Exercise aim:
Recast the rows from the line containing "Looking at their" through the line containing "12047 millimetres" as a two-column CSV with the headers input and output. Give one CSV line per row, with its text and its answer each in a single quoted field and line breaks replaced by spaces.

Visual spatial reasoning items:
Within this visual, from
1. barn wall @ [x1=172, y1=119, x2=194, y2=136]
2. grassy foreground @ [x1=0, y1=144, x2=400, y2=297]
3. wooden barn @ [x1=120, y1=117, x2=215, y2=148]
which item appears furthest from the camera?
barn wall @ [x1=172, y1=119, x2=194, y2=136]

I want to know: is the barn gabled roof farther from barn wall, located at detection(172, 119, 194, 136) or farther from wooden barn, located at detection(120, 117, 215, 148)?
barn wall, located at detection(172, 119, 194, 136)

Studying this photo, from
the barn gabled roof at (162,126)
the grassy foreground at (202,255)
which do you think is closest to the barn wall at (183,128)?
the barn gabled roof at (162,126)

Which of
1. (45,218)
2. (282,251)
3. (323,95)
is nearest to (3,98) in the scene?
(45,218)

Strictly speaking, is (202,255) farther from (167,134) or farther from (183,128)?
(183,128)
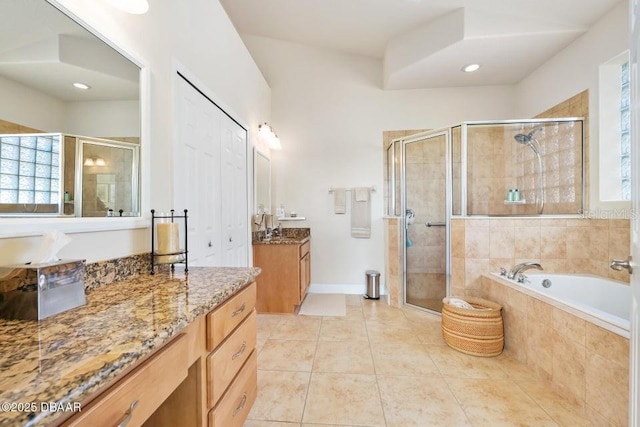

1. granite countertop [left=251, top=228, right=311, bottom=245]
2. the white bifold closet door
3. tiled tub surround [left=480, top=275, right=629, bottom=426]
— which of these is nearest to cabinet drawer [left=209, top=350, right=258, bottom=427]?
the white bifold closet door

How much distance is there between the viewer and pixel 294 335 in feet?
7.96

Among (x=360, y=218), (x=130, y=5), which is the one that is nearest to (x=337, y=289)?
(x=360, y=218)

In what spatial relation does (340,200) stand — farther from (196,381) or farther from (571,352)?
(196,381)

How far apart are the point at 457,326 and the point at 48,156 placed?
2.61 metres

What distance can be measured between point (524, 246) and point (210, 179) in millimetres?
2846

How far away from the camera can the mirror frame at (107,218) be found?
82 centimetres

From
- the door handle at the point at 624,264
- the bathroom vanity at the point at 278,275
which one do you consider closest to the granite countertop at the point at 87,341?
the door handle at the point at 624,264

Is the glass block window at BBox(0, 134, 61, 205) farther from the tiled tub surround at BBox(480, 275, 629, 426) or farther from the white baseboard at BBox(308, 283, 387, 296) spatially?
the white baseboard at BBox(308, 283, 387, 296)

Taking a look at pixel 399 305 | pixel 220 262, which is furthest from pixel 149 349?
pixel 399 305

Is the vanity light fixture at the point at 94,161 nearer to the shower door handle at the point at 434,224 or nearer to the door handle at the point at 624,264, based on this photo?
the door handle at the point at 624,264

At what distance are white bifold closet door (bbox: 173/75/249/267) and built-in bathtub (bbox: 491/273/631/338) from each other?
2370mm

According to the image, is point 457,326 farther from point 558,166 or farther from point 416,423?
point 558,166

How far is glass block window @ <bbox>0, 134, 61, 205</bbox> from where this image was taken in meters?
0.79

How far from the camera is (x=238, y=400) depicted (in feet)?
4.00
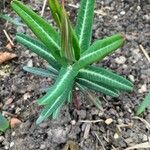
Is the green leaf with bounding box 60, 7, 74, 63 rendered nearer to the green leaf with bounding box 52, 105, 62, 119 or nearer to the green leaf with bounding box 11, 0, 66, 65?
the green leaf with bounding box 11, 0, 66, 65

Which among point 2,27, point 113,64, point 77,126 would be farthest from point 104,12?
point 77,126

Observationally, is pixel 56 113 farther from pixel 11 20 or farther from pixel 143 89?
pixel 11 20

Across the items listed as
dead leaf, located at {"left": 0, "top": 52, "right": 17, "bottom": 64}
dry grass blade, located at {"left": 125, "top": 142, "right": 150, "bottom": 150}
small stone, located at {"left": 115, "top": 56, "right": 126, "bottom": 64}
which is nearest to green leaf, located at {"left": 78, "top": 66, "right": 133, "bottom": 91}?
dry grass blade, located at {"left": 125, "top": 142, "right": 150, "bottom": 150}

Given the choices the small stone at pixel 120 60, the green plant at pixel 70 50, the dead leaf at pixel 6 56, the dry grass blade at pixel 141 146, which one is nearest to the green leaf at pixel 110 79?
the green plant at pixel 70 50

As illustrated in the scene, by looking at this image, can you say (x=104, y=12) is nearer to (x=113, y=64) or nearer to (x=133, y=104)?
(x=113, y=64)

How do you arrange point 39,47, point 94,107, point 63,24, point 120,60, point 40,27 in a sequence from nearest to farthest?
point 63,24 → point 40,27 → point 39,47 → point 94,107 → point 120,60


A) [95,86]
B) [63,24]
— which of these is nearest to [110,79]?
[95,86]
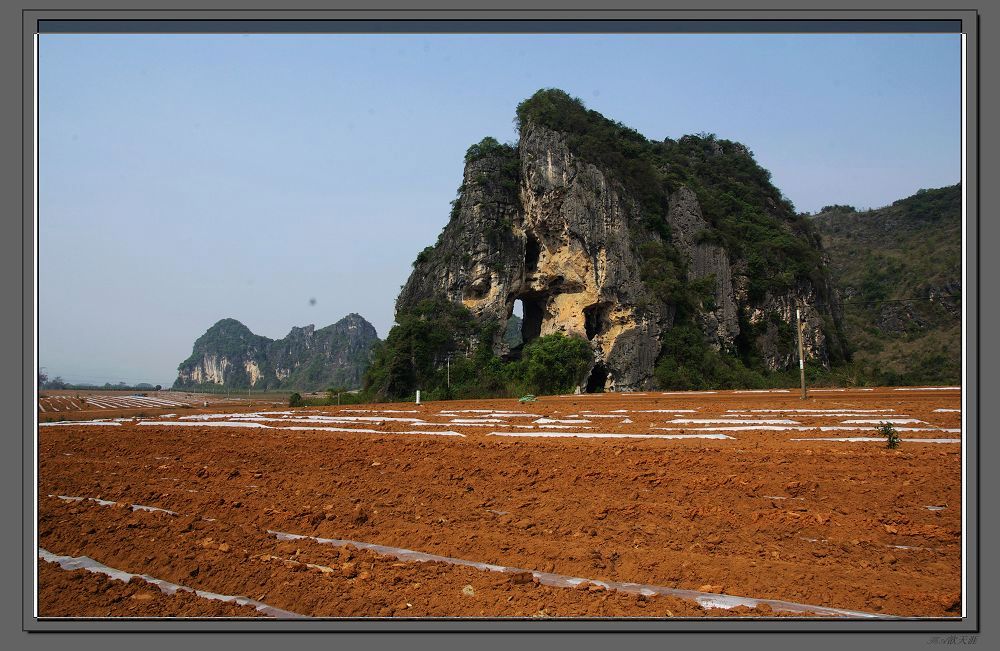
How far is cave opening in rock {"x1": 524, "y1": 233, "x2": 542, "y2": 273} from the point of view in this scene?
1630 inches

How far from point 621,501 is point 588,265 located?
32.6 meters

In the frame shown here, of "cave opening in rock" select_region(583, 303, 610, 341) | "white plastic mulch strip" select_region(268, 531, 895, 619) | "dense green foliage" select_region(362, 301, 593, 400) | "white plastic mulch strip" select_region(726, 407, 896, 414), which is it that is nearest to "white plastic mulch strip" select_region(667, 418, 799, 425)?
"white plastic mulch strip" select_region(726, 407, 896, 414)

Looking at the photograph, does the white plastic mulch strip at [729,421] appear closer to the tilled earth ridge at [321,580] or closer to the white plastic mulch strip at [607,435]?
the white plastic mulch strip at [607,435]

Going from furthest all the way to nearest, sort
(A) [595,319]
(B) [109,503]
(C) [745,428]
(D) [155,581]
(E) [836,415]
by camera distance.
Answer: (A) [595,319]
(E) [836,415]
(C) [745,428]
(B) [109,503]
(D) [155,581]

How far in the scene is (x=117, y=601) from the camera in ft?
12.4

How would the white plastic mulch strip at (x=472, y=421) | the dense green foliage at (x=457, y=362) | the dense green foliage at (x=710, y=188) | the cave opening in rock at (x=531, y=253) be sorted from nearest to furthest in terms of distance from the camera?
the white plastic mulch strip at (x=472, y=421)
the dense green foliage at (x=457, y=362)
the dense green foliage at (x=710, y=188)
the cave opening in rock at (x=531, y=253)

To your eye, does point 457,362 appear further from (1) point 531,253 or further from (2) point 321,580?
(2) point 321,580

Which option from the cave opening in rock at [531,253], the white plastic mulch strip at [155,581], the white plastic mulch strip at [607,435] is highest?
the cave opening in rock at [531,253]

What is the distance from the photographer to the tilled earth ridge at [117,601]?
3600 millimetres

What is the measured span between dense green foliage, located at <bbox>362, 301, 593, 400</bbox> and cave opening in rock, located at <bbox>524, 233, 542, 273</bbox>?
17.2 ft

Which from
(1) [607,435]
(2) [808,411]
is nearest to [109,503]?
(1) [607,435]

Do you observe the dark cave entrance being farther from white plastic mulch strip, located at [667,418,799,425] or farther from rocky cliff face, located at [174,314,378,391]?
rocky cliff face, located at [174,314,378,391]

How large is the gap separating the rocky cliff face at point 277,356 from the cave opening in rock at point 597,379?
2131 inches

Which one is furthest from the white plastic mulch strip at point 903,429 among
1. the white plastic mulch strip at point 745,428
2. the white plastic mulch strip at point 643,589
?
the white plastic mulch strip at point 643,589
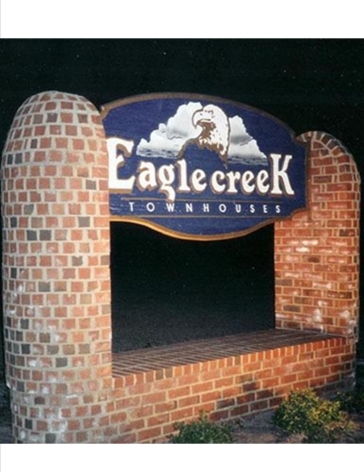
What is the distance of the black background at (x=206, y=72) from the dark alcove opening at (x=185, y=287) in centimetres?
491

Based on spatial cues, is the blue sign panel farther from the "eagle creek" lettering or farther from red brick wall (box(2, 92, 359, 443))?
red brick wall (box(2, 92, 359, 443))

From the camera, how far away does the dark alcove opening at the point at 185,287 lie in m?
12.0

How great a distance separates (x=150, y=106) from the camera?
5488 millimetres

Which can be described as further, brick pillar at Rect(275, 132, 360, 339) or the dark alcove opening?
the dark alcove opening

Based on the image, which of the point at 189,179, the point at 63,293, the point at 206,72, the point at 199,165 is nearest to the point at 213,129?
the point at 199,165

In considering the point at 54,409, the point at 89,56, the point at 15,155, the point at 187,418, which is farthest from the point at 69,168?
the point at 89,56

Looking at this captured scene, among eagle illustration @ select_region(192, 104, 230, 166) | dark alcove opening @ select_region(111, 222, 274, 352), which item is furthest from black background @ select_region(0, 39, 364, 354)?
eagle illustration @ select_region(192, 104, 230, 166)

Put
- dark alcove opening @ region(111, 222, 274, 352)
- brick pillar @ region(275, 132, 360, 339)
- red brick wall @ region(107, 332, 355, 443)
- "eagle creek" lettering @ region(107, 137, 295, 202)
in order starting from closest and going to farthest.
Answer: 1. red brick wall @ region(107, 332, 355, 443)
2. "eagle creek" lettering @ region(107, 137, 295, 202)
3. brick pillar @ region(275, 132, 360, 339)
4. dark alcove opening @ region(111, 222, 274, 352)

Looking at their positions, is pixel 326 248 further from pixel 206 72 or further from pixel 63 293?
pixel 206 72

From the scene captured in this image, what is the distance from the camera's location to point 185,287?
1891cm

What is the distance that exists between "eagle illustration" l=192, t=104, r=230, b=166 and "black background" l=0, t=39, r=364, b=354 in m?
7.40

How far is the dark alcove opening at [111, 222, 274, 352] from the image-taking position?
12047 millimetres

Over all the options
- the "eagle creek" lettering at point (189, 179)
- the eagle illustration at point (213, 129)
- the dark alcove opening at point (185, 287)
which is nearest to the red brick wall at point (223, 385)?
the "eagle creek" lettering at point (189, 179)

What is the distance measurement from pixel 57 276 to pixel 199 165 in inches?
73.9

Solution:
input,output
"Looking at their positions, is pixel 326 248 further from pixel 206 72 or further from pixel 63 293?","pixel 206 72"
"From the scene captured in this image, what is the distance from the camera's location to point 185,287?","1891cm"
"What is the distance that exists between ""eagle illustration"" l=192, t=104, r=230, b=166 and ""black background"" l=0, t=39, r=364, b=354 in m?","7.40"
"How far is the dark alcove opening at [111, 222, 274, 352] from the image-taking position?","12047 millimetres"